## Dataset content
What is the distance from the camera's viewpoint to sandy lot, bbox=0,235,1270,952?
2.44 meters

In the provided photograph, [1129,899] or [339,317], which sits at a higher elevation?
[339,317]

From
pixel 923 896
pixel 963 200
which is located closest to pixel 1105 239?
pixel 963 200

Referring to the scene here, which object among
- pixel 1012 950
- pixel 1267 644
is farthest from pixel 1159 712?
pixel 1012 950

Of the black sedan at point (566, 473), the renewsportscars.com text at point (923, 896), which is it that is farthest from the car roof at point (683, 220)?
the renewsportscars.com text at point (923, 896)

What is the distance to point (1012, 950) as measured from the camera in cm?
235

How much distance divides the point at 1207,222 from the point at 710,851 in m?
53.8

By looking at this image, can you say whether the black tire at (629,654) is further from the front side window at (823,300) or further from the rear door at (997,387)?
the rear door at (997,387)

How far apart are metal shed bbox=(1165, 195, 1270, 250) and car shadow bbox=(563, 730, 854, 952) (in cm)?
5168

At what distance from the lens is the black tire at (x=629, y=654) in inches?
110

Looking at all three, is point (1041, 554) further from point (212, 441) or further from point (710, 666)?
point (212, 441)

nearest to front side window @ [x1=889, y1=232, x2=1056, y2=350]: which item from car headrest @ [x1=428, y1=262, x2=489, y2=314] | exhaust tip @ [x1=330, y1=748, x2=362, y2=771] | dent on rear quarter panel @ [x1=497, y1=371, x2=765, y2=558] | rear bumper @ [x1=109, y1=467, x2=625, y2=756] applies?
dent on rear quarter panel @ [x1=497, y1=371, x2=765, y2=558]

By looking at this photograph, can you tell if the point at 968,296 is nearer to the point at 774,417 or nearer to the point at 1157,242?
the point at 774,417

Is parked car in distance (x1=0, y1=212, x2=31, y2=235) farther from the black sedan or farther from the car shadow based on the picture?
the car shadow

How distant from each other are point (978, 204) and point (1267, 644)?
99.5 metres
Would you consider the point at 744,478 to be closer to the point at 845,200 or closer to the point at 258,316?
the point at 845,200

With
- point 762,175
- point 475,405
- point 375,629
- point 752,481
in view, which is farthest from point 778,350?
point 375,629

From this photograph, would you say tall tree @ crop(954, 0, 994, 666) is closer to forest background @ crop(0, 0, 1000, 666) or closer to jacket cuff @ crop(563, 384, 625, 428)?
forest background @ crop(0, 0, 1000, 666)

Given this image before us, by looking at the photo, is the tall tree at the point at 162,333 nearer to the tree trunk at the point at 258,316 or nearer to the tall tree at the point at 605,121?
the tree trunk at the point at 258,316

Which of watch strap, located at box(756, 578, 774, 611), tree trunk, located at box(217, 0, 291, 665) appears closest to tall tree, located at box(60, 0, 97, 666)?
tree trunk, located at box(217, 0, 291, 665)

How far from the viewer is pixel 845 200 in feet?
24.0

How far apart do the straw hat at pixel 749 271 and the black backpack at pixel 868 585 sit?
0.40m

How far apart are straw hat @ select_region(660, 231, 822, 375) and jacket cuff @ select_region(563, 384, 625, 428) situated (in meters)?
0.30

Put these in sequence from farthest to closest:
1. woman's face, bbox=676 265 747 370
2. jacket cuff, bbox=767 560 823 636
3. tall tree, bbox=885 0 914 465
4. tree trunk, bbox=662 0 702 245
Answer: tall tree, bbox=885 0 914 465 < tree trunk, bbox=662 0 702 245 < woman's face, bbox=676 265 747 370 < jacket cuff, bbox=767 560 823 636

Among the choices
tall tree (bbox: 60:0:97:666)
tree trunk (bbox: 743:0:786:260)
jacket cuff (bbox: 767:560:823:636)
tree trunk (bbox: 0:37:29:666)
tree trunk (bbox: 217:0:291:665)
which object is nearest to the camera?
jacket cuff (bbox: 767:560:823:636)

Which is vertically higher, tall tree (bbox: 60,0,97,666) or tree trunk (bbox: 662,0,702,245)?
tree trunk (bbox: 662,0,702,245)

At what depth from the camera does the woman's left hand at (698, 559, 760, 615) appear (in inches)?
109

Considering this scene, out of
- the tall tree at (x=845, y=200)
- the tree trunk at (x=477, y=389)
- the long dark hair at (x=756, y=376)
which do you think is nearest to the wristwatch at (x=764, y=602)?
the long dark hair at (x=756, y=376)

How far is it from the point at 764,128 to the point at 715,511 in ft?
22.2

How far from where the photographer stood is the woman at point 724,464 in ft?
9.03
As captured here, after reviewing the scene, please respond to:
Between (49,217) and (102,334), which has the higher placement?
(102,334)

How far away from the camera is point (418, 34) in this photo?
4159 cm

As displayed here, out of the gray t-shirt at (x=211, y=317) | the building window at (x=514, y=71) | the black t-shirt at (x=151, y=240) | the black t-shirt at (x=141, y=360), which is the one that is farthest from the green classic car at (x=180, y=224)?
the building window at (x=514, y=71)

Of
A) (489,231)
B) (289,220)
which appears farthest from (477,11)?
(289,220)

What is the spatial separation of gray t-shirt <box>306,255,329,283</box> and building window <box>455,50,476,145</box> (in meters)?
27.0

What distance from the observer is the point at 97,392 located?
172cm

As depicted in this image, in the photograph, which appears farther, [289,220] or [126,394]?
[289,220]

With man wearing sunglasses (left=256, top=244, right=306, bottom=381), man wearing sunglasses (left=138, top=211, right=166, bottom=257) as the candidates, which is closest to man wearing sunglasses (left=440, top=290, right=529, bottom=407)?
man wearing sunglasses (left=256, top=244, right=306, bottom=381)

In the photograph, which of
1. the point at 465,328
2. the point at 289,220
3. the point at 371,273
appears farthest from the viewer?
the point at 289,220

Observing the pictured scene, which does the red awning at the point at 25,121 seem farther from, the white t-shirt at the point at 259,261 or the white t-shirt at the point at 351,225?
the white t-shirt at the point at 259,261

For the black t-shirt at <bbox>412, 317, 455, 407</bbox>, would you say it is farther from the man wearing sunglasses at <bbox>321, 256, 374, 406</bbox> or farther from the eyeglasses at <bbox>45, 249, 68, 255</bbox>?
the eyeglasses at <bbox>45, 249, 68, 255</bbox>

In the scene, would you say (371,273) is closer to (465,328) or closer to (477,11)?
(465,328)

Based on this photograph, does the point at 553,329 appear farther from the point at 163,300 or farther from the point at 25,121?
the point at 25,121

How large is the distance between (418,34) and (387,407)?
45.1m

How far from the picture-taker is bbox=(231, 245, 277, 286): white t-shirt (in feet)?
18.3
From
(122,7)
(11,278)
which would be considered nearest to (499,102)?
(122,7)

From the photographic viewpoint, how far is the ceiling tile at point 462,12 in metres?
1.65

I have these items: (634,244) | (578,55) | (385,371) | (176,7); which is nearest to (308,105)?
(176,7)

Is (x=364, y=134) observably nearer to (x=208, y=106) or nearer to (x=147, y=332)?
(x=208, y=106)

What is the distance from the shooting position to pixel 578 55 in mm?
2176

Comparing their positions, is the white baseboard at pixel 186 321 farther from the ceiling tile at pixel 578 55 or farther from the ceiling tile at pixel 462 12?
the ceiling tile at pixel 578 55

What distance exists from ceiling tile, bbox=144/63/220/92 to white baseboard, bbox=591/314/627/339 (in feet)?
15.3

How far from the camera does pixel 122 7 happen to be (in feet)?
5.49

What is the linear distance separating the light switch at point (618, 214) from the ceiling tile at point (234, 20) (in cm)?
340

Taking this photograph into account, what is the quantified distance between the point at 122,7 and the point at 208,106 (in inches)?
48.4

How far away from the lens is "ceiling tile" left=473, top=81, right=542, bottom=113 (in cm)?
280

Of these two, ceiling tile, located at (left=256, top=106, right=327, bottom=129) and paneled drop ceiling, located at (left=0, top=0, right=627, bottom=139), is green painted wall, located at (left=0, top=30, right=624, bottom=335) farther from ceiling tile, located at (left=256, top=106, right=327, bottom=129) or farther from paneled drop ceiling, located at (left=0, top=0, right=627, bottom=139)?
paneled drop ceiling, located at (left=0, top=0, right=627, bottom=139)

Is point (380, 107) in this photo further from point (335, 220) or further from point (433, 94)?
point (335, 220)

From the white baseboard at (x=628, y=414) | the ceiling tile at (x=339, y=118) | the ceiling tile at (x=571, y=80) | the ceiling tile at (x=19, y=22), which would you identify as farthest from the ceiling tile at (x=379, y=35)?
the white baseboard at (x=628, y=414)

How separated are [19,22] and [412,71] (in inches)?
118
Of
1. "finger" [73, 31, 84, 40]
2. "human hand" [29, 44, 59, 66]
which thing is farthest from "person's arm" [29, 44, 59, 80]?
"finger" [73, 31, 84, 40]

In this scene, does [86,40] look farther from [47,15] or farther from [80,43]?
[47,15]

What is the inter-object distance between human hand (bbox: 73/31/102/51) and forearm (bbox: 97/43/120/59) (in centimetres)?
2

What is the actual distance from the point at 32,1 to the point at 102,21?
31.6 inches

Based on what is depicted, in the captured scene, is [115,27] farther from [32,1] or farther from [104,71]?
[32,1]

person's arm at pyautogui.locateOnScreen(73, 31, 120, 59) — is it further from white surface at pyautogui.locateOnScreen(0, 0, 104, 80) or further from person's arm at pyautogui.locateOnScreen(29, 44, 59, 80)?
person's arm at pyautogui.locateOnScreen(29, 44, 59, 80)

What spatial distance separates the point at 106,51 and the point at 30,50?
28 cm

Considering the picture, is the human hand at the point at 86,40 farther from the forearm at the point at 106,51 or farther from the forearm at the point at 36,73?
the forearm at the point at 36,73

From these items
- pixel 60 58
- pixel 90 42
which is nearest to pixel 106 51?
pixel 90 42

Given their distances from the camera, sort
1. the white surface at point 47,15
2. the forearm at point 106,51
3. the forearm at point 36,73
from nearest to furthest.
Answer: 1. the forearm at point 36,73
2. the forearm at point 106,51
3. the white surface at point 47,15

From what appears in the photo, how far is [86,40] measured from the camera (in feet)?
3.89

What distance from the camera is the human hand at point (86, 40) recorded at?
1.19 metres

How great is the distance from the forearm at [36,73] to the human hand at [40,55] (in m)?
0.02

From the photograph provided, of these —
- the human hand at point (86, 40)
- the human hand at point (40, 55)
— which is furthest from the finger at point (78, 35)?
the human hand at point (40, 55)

## Written instruction
Repeat only the lines from the one holding "Considering the picture, is" through the last line of the data.

## Final result
Considering the picture, is the human hand at the point at 86,40 farther from the forearm at the point at 106,51 or farther from the forearm at the point at 36,73?
the forearm at the point at 36,73

From these items
- pixel 60 58
- pixel 90 42
which is nearest to pixel 106 51?
pixel 90 42

Given their distances from the camera, sort
1. the white surface at point 47,15
2. the forearm at point 106,51
3. the forearm at point 36,73
from nearest to furthest.
Answer: 1. the forearm at point 36,73
2. the forearm at point 106,51
3. the white surface at point 47,15

From what appears in the photo, how far is [86,40] measured from the camera (in feet)?
3.89

What distance from the camera is the human hand at point (86, 40) recorded at?
1.19 metres

How great is the distance from the forearm at [36,73] to the human hand at [40,55] (in m)?
0.02

From the photograph provided, of these —
- the human hand at point (86, 40)
- the human hand at point (40, 55)
— which is furthest from the finger at point (78, 35)?
the human hand at point (40, 55)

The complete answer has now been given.